Decía líneas atrás que Chin Chin el teporocho es una novela atípica, lo que es una afirmación correcta: está escrita con evidentes faltas de ortografía de principio a fin; más aún, no hay respeto por las reglas gramaticales del idioma español (no hay mayúsculas al inicio de un renglón, los diálogos y las mismas frases no respetan la sintaxis, etcétera), pues evidentemente el autor, al momento de escribirla, lo hizo deliberadamente como una forma de ser contestatario, aunque algo está totalmente a su favor: rescata el habla popular de la gente del barrio de Tepito y, en general, de las zonas pobres de la capital del país que tienen en Armando Ramírez a un interlocutor válido.
La historia está contada por un teporocho a un personaje que se encuentra al pasar. Todos en México sabemos que el teporocho es un borrachín prácticamente perdido entre la bebida y la basura, cuyo destino es una muerte segura, aun cuando se trate de gente joven que envejece prematuramente a causa del alcohol. No hay una definición clara sobre el origen de la palabra, sino que se trata más bien de una composición, como un juego de palabras, entre té y por ocho, que es a como querían que les vendieran una bebida que valía diez centavos.
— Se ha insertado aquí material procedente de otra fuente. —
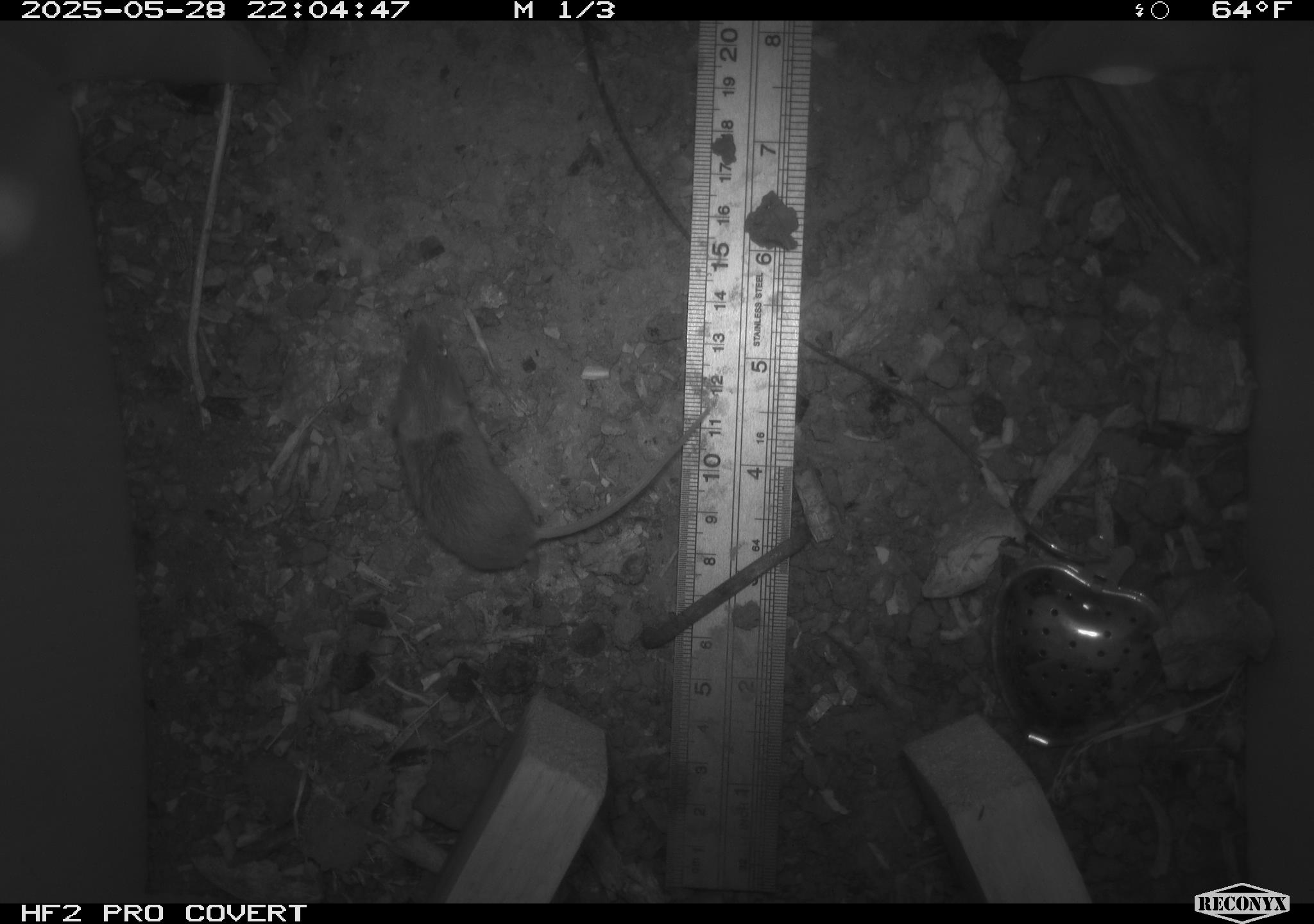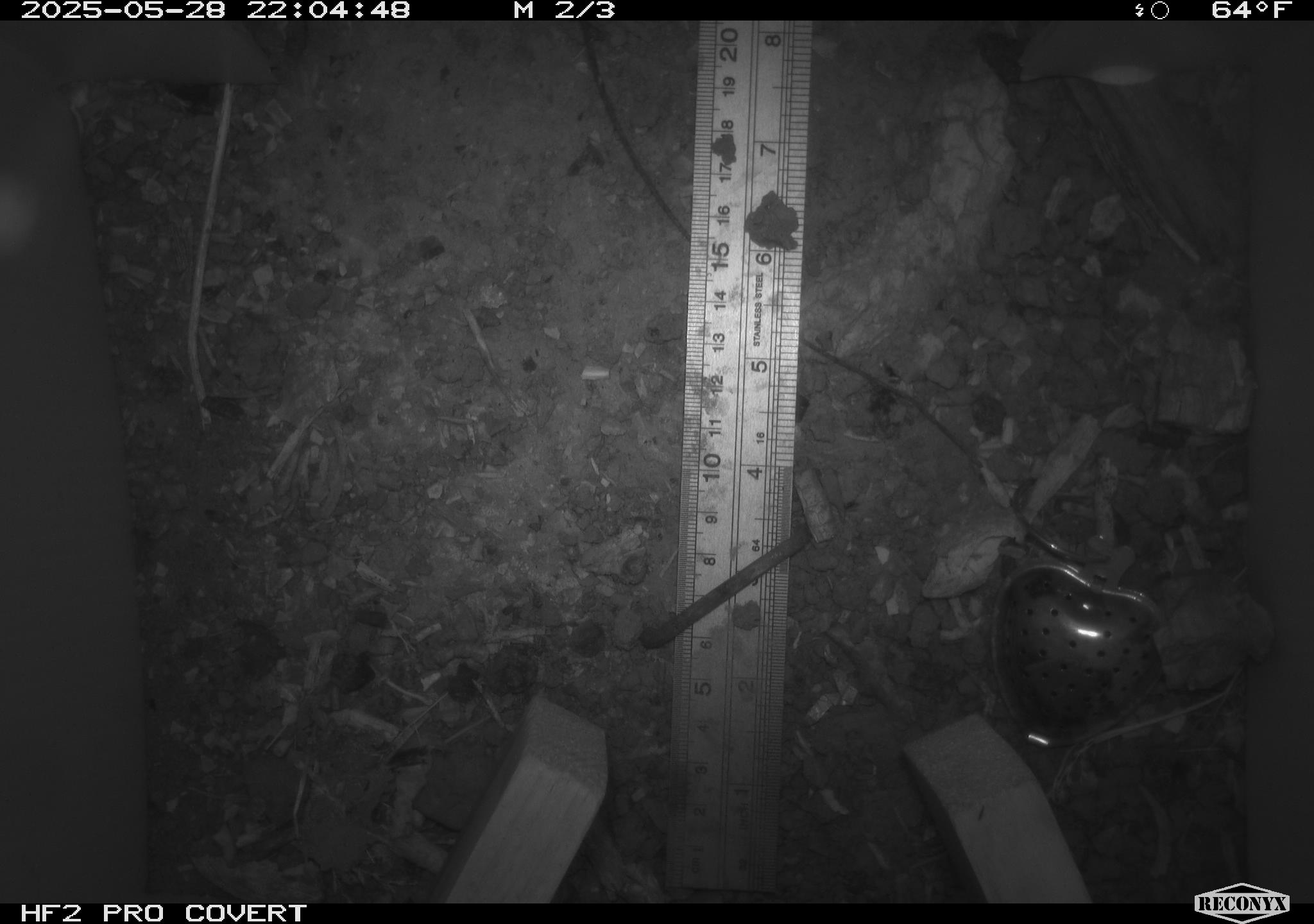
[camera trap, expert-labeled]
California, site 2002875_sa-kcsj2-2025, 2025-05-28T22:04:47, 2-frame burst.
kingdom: Animalia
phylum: Chordata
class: Mammalia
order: Rodentia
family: Muridae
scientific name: Muridae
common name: murids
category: muridae family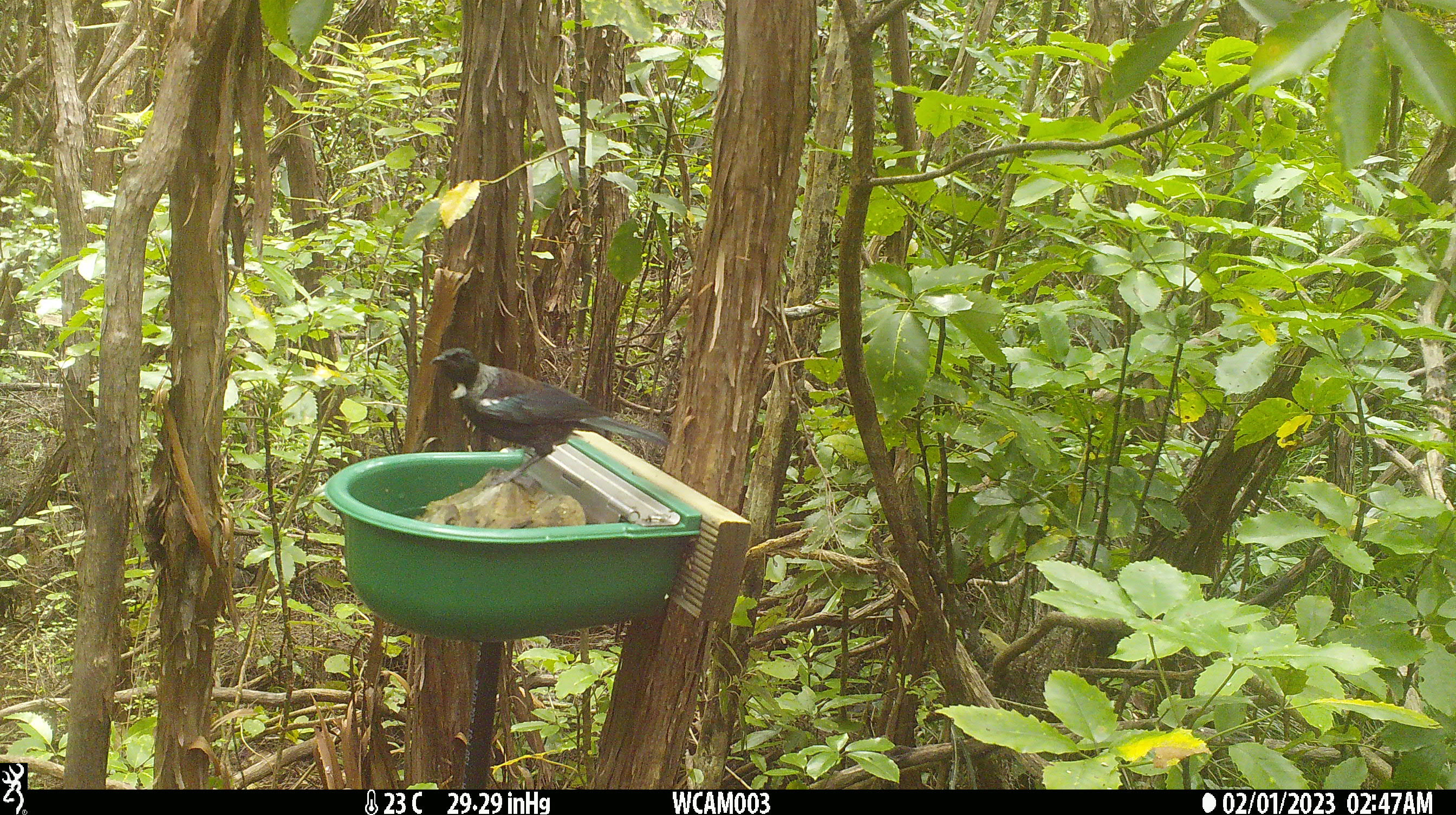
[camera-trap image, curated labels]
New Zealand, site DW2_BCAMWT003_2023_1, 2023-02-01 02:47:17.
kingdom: Animalia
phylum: Chordata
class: Aves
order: Passeriformes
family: Meliphagidae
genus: Prosthemadera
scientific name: Prosthemadera novaeseelandiae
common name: tui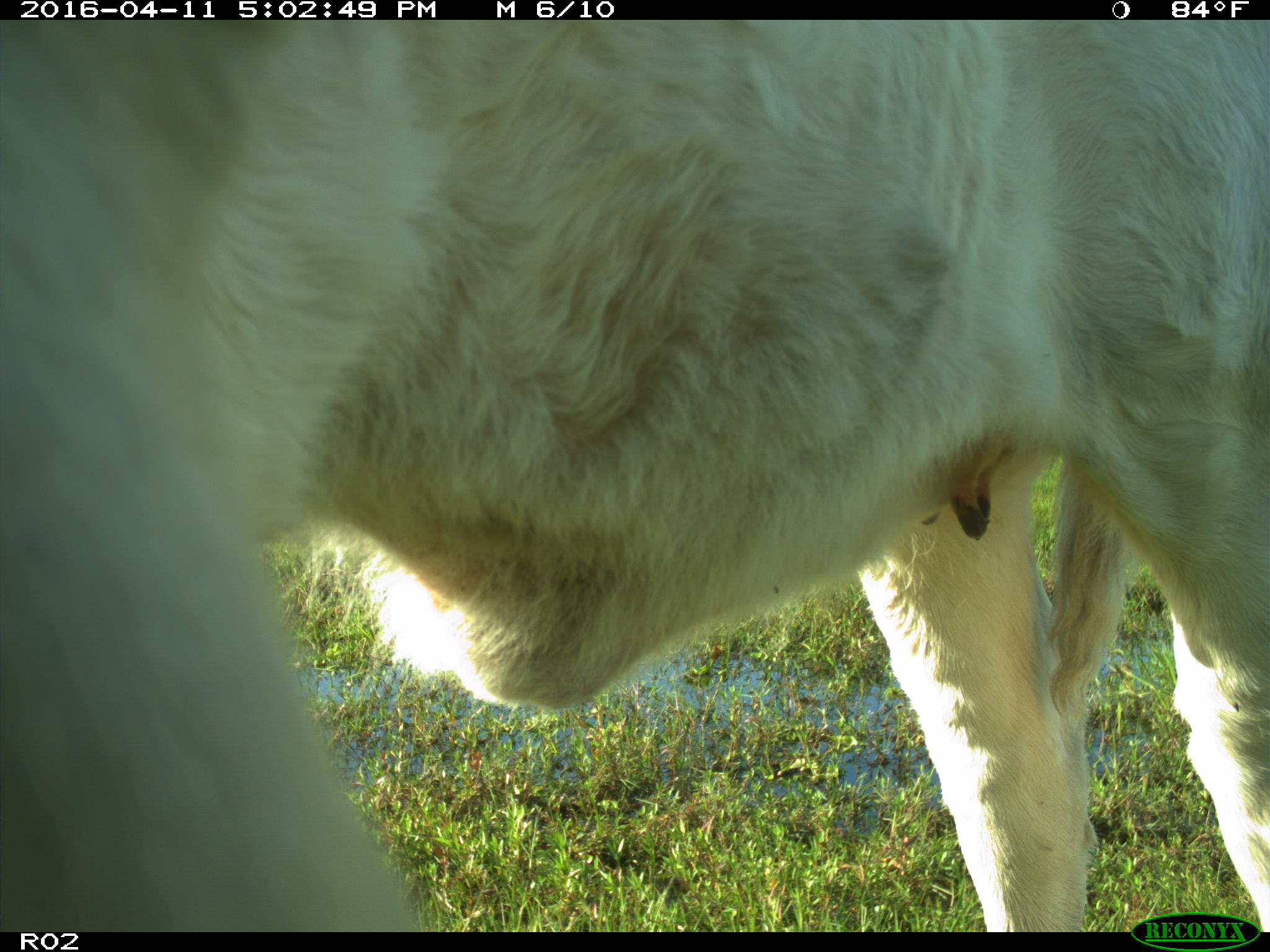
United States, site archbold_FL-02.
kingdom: Animalia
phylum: Chordata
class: Mammalia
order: Artiodactyla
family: Bovidae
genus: Bos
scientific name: Bos taurus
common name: domestic cow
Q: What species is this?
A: Bos taurus (domestic cow).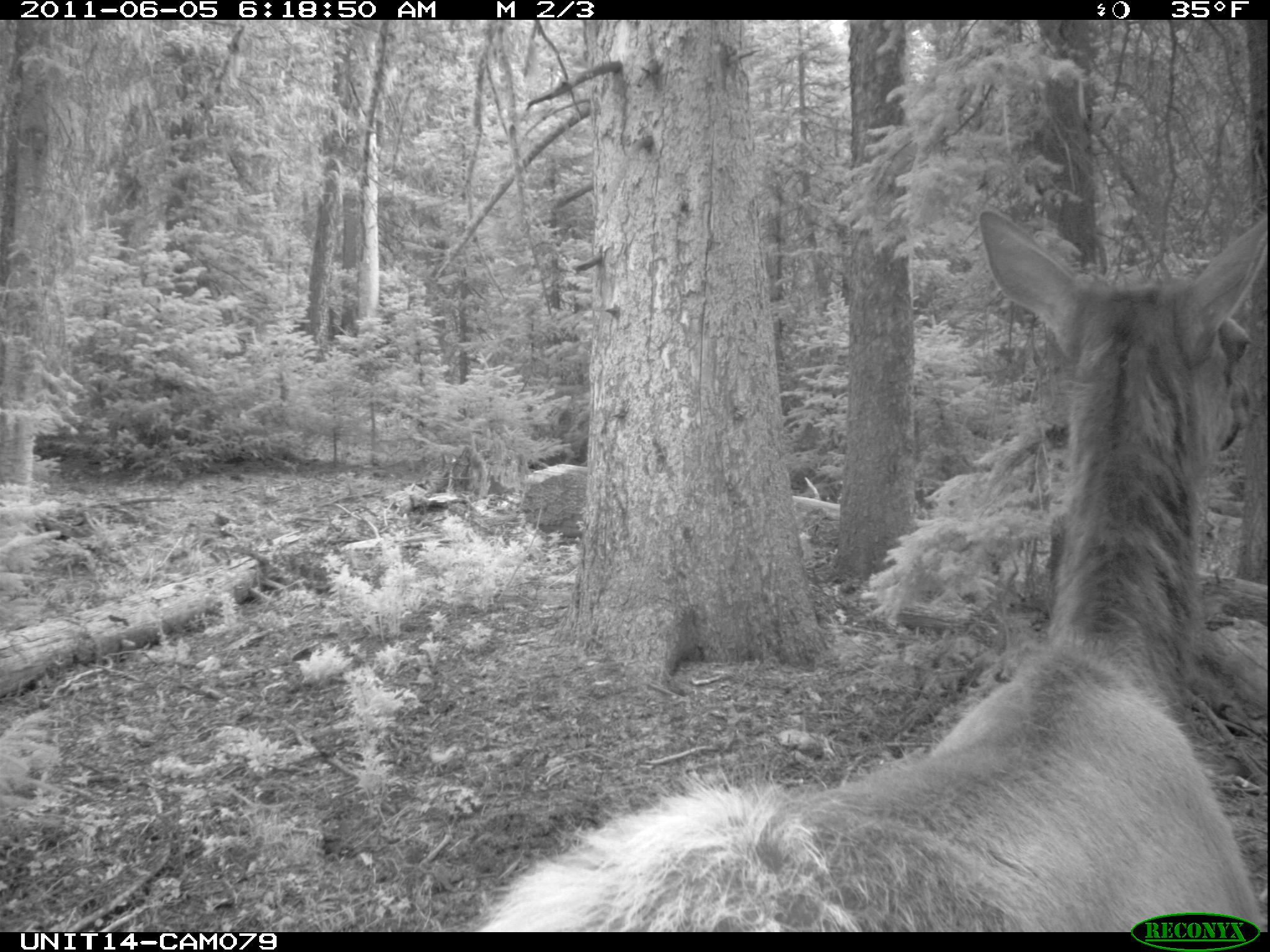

La costumbre se quedó desde los tiempos en los que se afirmaba: “Ya vienen los que quieren el té por ocho”.
El caso es que el teporocho (té por ocho), eje central de la trama, va guiando por el infierno (como el poeta Dante a su colega Virgilio) de su narración al personaje que se pone a escuchar su tragedia personal.
Así, al principio todo es optimismo entre los personajes que giran alrededor de Rogelio González: sus amigos de la vecindad, Rubén, Gilberto y Víctor (que también es su primo), así como el del trabajo, Pedro; su novia, Michele; la familia de ésta, como su hermana Agnes y el padre de ambas, un gachupín que se expresa mal de los mexicanos; su propia familia, donde su tío, don Víctor, es un zapatero que trabaja de sol a sol, cuya única diversión es ver la televisión un rato, ignorante de que su mujer lo engaña: doña Soledad, mamá de Gilberto que todavía se mantiene en buena forma, a la que apodan La pindonga, y la corrupción personificada en los policías, tanto preventivos como judiciales, de lo que era entonces el Departamento del Distrito Federal.
Conforme avanza la historia uno intuye el trágico final, aunque no sabe por dónde es que llegará hasta Rogelio: de su amigo Rubén, un traidor que vende y consume nescafé etiqueta verde (como se conocía popularmente en ese tiempo a la mariguana), intuye es el culpable de la muerte de su primo Víctor, aunque no está seguro; de su suegro, que lo ve muy poca cosa para su hija Michele, tiene sentimientos encontrados, aunque el secreto que descubre se convierte en el detonante; de su cuñada Agnes, con la que tiene un buen faje (una caldeada, según la expresión de la época) cerca de Ciudad Universitaria, no se puede esperar mucho; en fin, las cosas bien podrían salir mejor, si no es que todo apuntaba para terminar mal.
La primera novela de Armando Ramírez fue un éxito rotundo, si bien en sus siguientes obras ya no hubo la frescura, la espontaneidad, la honestidad que se encuentra en Chin Chin el teporocho, aun cuando su redacción haya sido un verdadero desastre y llegue a representar la peor pesadilla del corrector de estilo más paciente que pueda haber existido en el mundo de habla hispana. De cualquier forma, se trata de un clásico chilango que es lectura obligada entre los buenos lectores mexicanos que se precien de serlo.